Kenya is soon losing out on a major player in the tech industry owing to harsh operating environment and unfavorable tax regimes. This is according to a software developer in Kenya, Craft Silicon who are now planning to move their operations to Asia.This will be a blow especially now that the country is pushing for more software developers to create solutions to tap into the global growth. The firm has been a key player in the software industry in the country cutting edge core financial solutions, switch solutions and financial inclusion services.

Craft Silicon announced plans of relocating its operations to Asia citing unfavorable tax regimes which are not favorable to the software industry. The firm which sells software to financial institutions across Africa, Asia and other parts of the world says it’s difficult to continue having its operations manned from Kenya because of high cost of doing business.
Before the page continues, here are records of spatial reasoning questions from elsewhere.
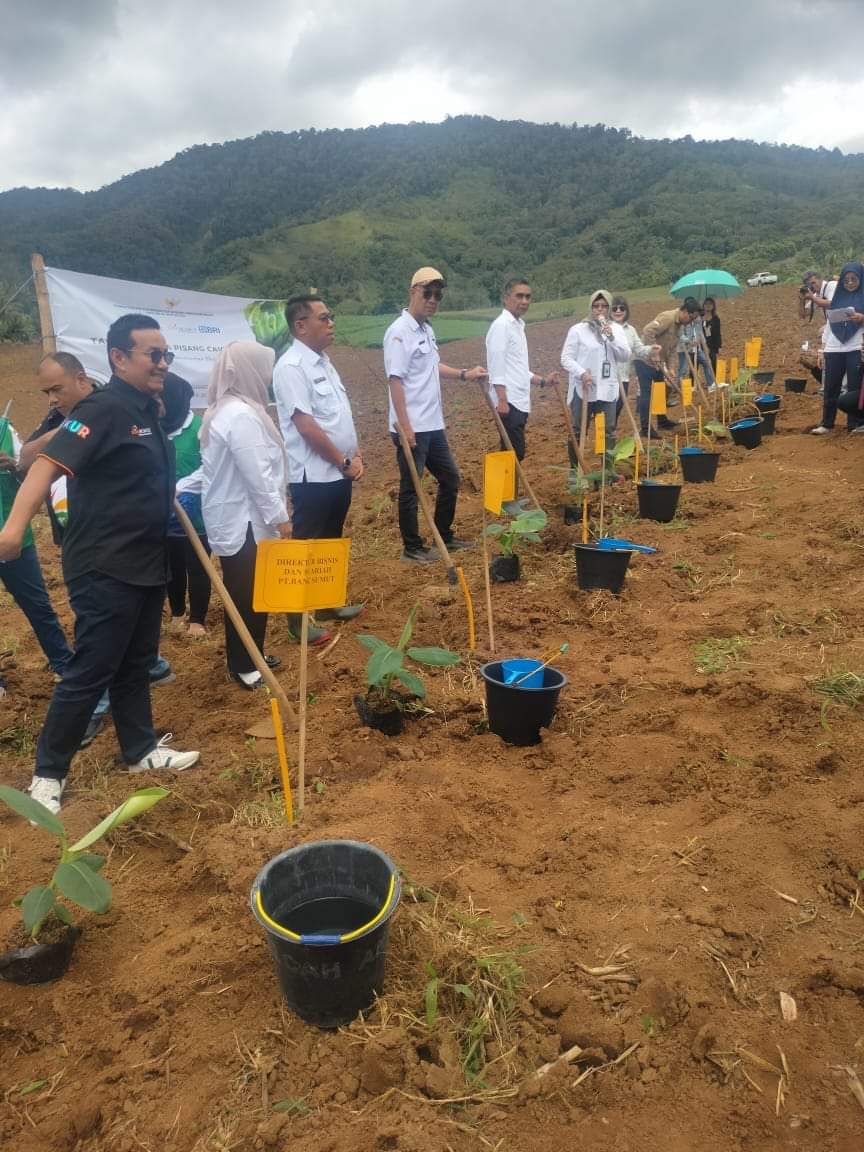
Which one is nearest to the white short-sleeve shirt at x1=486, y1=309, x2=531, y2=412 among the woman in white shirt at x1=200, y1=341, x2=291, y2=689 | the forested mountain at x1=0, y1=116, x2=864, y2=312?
the woman in white shirt at x1=200, y1=341, x2=291, y2=689

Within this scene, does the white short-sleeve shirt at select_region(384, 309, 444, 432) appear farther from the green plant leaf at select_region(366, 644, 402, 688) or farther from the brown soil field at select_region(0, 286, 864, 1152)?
the green plant leaf at select_region(366, 644, 402, 688)

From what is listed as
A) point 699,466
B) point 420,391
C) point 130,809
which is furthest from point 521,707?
point 699,466

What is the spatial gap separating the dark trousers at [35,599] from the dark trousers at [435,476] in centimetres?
221

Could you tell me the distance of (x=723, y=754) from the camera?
266cm

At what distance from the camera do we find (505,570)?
15.4 ft

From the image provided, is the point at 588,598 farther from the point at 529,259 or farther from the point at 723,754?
the point at 529,259

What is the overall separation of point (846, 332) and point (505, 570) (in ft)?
14.7

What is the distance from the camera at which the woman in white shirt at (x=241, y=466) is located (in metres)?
3.17

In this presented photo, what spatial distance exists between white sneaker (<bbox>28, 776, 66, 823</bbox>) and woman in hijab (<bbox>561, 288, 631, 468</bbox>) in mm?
4668

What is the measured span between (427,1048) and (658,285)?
A: 40302 millimetres

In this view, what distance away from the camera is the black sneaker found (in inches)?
201

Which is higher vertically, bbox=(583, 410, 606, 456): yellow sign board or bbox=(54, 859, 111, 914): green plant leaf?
bbox=(583, 410, 606, 456): yellow sign board

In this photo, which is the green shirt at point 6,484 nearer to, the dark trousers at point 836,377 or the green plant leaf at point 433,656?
the green plant leaf at point 433,656

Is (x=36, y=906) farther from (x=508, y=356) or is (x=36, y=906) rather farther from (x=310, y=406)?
(x=508, y=356)
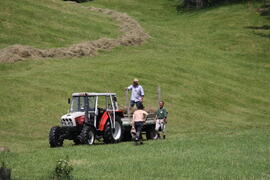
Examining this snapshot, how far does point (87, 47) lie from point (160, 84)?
33.0 ft

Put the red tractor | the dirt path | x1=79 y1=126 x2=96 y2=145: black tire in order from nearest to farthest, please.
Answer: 1. x1=79 y1=126 x2=96 y2=145: black tire
2. the red tractor
3. the dirt path

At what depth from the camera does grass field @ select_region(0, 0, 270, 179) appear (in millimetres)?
19391

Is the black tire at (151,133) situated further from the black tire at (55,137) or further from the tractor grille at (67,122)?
the black tire at (55,137)

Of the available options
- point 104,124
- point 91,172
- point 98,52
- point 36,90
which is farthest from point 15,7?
point 91,172

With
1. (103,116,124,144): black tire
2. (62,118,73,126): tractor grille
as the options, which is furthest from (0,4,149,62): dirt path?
(62,118,73,126): tractor grille

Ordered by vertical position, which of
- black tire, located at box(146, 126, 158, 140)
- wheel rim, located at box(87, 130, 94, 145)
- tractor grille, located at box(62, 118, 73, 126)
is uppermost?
tractor grille, located at box(62, 118, 73, 126)

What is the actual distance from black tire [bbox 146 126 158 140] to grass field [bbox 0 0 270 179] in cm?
140

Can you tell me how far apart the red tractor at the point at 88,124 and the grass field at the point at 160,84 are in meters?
1.14

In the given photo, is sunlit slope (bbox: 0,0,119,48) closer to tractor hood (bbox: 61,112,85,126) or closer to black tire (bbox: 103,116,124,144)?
black tire (bbox: 103,116,124,144)

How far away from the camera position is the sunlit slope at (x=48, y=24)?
2111 inches

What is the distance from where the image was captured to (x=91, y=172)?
17531 mm

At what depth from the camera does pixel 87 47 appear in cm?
5416

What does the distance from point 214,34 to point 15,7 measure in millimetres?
25623

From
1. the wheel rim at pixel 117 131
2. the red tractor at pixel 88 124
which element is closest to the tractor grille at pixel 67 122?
the red tractor at pixel 88 124
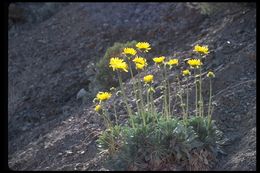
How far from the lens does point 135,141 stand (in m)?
4.53

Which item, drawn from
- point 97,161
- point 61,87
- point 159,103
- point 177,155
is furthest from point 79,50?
point 177,155

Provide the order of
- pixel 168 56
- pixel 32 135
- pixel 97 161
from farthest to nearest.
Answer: pixel 168 56 → pixel 32 135 → pixel 97 161

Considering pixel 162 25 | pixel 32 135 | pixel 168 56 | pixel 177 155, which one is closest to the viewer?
pixel 177 155

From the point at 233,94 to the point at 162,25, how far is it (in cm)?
286

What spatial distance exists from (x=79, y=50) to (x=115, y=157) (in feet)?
12.4

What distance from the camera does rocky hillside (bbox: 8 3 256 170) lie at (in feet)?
17.2

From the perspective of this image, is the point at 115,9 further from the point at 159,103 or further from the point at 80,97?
the point at 159,103

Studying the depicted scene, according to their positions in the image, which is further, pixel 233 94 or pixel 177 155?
pixel 233 94

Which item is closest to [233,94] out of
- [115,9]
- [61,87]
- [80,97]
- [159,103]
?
[159,103]

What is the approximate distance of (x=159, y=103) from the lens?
18.3 ft

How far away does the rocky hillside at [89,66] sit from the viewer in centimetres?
525

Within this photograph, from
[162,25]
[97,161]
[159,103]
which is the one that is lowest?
[97,161]

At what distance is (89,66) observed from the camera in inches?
301

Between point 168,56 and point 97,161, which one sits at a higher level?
point 168,56
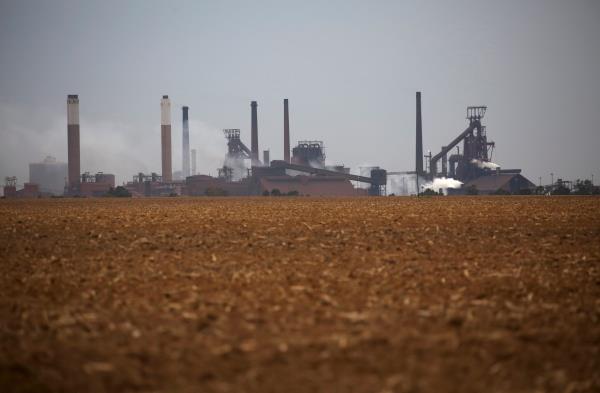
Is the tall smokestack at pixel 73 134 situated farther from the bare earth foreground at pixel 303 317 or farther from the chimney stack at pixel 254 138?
the bare earth foreground at pixel 303 317

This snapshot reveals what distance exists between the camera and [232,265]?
36.9 feet

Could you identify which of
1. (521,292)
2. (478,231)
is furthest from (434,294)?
(478,231)

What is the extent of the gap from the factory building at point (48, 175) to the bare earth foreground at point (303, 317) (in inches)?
4677

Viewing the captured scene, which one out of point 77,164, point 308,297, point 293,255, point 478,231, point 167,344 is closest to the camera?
point 167,344

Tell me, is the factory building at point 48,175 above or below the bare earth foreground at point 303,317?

IT industry in Kenya is picking up with many companies falling in the small and medium bracket. The tax regime is however suffocating causing them to take longer to start generating revenue unlike in other businesses. Before the 2023/13 national budget, tax experts had called upon the government to lower taxes for small and medium enterprises to widen its tax collection while improving business environment. A report by an auditing firm shows that most companies want the government lower tax from the current 30 per cent to a manageable 28 per cent or else consider a special rate of either 25 percent or less for the small and medium companies.

The country is in the process of asserting itself as the tech hub in the region and Konza is expected to be the core as global tech firms have been said to be eying a piece of the city.